Goal: Quote each of the items below word for word, keeping every line as it appears.

··· Task input ···

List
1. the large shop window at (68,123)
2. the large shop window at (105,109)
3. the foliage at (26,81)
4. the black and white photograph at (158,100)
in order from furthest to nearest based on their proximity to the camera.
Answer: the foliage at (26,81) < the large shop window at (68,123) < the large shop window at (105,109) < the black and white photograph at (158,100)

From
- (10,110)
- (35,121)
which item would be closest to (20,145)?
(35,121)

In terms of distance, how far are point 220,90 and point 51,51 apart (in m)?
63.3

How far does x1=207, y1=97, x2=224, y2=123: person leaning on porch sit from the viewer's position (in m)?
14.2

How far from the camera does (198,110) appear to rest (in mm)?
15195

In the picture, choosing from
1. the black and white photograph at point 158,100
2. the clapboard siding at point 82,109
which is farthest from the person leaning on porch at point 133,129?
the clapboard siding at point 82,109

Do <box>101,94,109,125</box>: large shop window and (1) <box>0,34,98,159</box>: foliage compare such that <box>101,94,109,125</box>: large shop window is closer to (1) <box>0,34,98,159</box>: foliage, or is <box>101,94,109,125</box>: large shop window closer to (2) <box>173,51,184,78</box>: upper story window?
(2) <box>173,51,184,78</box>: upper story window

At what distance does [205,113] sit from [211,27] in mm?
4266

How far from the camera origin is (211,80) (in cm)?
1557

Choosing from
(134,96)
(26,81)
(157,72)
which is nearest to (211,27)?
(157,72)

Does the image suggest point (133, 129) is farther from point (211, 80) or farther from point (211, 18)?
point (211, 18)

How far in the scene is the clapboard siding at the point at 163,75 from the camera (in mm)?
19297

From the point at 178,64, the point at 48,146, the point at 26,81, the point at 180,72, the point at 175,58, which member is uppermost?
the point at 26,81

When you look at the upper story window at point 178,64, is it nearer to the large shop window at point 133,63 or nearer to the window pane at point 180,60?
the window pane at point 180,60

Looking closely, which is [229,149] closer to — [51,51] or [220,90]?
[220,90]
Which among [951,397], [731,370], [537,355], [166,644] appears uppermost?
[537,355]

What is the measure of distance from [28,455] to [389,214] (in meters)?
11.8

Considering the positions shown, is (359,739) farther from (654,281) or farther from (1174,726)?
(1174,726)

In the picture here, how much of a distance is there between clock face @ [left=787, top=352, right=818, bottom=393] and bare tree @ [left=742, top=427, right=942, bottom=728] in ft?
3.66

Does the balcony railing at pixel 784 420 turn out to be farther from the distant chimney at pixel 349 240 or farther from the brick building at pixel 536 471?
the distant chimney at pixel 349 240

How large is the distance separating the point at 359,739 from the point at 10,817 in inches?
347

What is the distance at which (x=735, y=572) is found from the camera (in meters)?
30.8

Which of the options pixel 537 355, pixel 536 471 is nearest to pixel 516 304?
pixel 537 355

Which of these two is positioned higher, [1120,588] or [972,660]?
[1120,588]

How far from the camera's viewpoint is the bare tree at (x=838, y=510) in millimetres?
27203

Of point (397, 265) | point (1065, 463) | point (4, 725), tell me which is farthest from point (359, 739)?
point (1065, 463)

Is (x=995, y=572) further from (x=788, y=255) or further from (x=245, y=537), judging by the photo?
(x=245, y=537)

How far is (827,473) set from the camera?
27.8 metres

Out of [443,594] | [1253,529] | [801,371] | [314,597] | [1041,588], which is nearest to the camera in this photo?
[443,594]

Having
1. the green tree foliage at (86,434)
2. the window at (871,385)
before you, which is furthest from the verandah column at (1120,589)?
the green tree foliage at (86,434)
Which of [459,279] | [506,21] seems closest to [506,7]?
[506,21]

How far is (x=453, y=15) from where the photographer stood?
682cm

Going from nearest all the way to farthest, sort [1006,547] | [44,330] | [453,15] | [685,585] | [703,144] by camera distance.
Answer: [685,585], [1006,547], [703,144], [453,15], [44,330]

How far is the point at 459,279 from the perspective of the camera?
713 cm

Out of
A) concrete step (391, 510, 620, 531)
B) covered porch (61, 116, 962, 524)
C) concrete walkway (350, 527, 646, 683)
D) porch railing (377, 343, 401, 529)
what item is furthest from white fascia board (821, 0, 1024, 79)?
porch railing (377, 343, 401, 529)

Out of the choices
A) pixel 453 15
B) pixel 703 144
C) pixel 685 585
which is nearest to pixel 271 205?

···

Solved problem:
List
1. the large shop window at (68,123)
2. the large shop window at (105,109)
3. the foliage at (26,81)
4. the black and white photograph at (158,100)
in order from furthest to nearest based on their proximity to the camera.
Answer: the foliage at (26,81) < the large shop window at (68,123) < the large shop window at (105,109) < the black and white photograph at (158,100)

From
- (10,110)
- (35,121)
which item would be closest to (20,145)?
(35,121)

In terms of distance, how far are point 220,90 and point 51,51 apart (in m)?
63.3

How far does x1=207, y1=97, x2=224, y2=123: person leaning on porch sit from the viewer's position (in m)?
14.2

How far from the camera does (198,110) appear to rest (in mm)?
15195

In the picture, choosing from
1. the black and white photograph at point 158,100
2. the clapboard siding at point 82,109
which is farthest from the person leaning on porch at point 133,129?
the clapboard siding at point 82,109

Do <box>101,94,109,125</box>: large shop window and (1) <box>0,34,98,159</box>: foliage compare such that <box>101,94,109,125</box>: large shop window is closer to (1) <box>0,34,98,159</box>: foliage, or is <box>101,94,109,125</box>: large shop window closer to (2) <box>173,51,184,78</box>: upper story window?
(2) <box>173,51,184,78</box>: upper story window

At what distance does [205,113] sit from [211,27] in mm?
4266

How far from the camera origin is (211,80) (in cm)?
1557

Choosing from
(134,96)
(26,81)
(157,72)
which is nearest to (211,27)?
(157,72)

Does the image suggest point (133, 129) is farther from point (211, 80) or farther from point (211, 18)?
point (211, 18)

How far in the scene is the clapboard siding at the point at 163,75 from the camera (in mm)?
19297

From the point at 178,64, the point at 48,146, the point at 26,81, the point at 180,72, the point at 175,58, which member is uppermost?
the point at 26,81

When you look at the upper story window at point 178,64, is it nearer to the large shop window at point 133,63 or nearer to the window pane at point 180,60?
the window pane at point 180,60

Looking closely, which is [229,149] closer to — [51,51] or [220,90]?
[220,90]
Which among [951,397], [731,370], [537,355], [166,644] appears uppermost?
[537,355]

What is the measure of distance from [28,455] to [389,214] (in meters)?
11.8

Considering the positions shown, is (359,739) farther from (654,281) or farther from (1174,726)?
(1174,726)

In the picture here, how much of a distance is there between clock face @ [left=787, top=352, right=818, bottom=393] and bare tree @ [left=742, top=427, right=942, bottom=728] in ft?
3.66

Does the balcony railing at pixel 784 420 turn out to be farther from the distant chimney at pixel 349 240 or farther from the brick building at pixel 536 471?
the distant chimney at pixel 349 240

How large is the distance separating the point at 359,739 from the point at 10,817 in inches?
347

What is the distance at which (x=735, y=572) is found from the camera (in meters)?
30.8

Which of the options pixel 537 355, pixel 536 471 is nearest to pixel 516 304?
pixel 537 355

Which of these two is positioned higher, [1120,588] or [972,660]?
[1120,588]

How far from the camera's viewpoint is the bare tree at (x=838, y=510) in millimetres?
27203

Of point (397, 265) | point (1065, 463) | point (4, 725), tell me which is farthest from point (359, 739)?
point (1065, 463)

Is (x=995, y=572) further from (x=788, y=255) or further from (x=245, y=537), judging by the photo?
(x=245, y=537)

How far is (827,473) set from the camera?
27.8 metres

Out of [443,594] | [1253,529] | [801,371] | [314,597] | [1041,588], which is nearest to the camera in this photo?
[443,594]

Having
1. the green tree foliage at (86,434)
2. the window at (871,385)
before you, which is furthest from the verandah column at (1120,589)?
the green tree foliage at (86,434)
Which of [459,279] | [506,21] seems closest to [506,7]?
[506,21]

How far is (x=453, y=15) from where the photographer stood?
682cm

Going from nearest all the way to farthest, sort [1006,547] | [44,330] | [453,15] | [685,585] | [703,144] by camera distance.
Answer: [685,585], [1006,547], [703,144], [453,15], [44,330]

How far is the point at 459,279 from the perspective of the camera?
713 cm

Out of
A) concrete step (391, 510, 620, 531)
B) covered porch (61, 116, 962, 524)
C) concrete walkway (350, 527, 646, 683)
D) porch railing (377, 343, 401, 529)
what item is furthest from white fascia board (821, 0, 1024, 79)?
porch railing (377, 343, 401, 529)

Out of the choices
A) pixel 453 15
B) pixel 703 144
C) pixel 685 585
which is nearest to pixel 271 205?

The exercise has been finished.